Setting these webhooks to 'Ignore’ failure allows the cluster to communicate while the webhook is unresponsive. These webhooks can cause issues during upgrades, or bootstrapping of infrastructure resources.

For example, if a node hosting the webhook goes down, then webhook will not respond to requests. This is problematic when nodes try and register to the master API and the master API cannot reach the webhook. The node registration fails (because the failurePolicy is set to 'Fail’) while waiting on the webhook to become available. But the webhook often can’t reschedule till a new node has been created. Thus creating a bit of a circular dependency scenario. This is why we recommend setting the failure policy to 'Ignore’ until we find a better way of handling these scenarios.

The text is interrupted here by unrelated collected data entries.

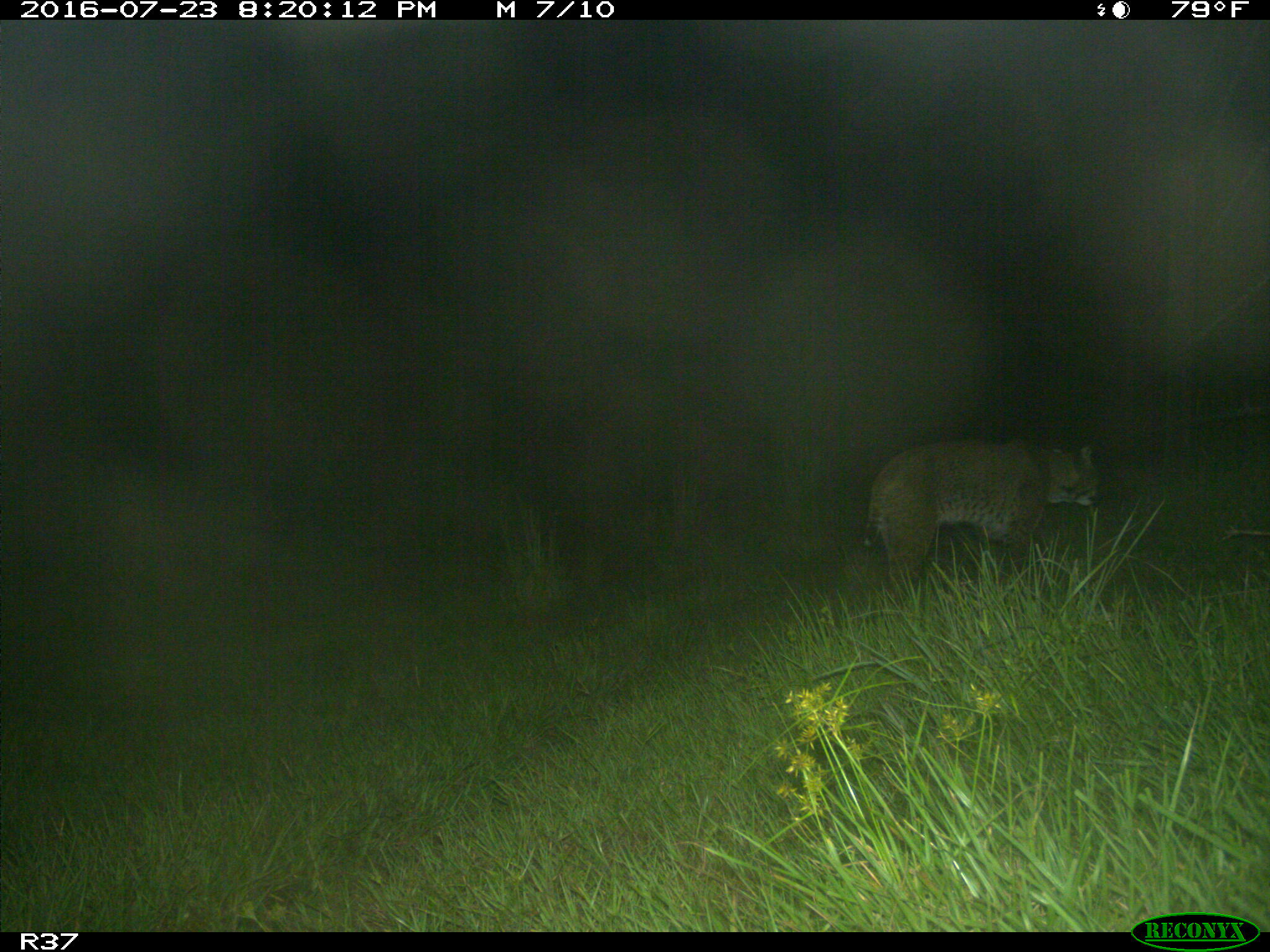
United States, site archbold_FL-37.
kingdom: Animalia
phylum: Chordata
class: Mammalia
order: Carnivora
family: Felidae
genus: Lynx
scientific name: Lynx rufus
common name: bobcat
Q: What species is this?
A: Lynx rufus (bobcat).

For the webhooks timeout error, please update the same according to the steps given here.

Best Regards,
Purnima Kumari
Developer Support Engineer II - DigitalOcean

  • Hello @Purnima,

    I have the same problem as the original author and tried following your advice. However, after successfully editing both configurations I still get the same two errors from the linter:

    Validating webhook with a TimeoutSeconds value greater than 29 seconds will block upgrades.
    Mutating webhook with a TimeoutSeconds value greater than 29 seconds will block upgrades.
    

    Do I have to tell kubernetes that I have edited the configurations somehow?

    Cheers
    Finn

  • @Purnima, this worked for me. thank you so much!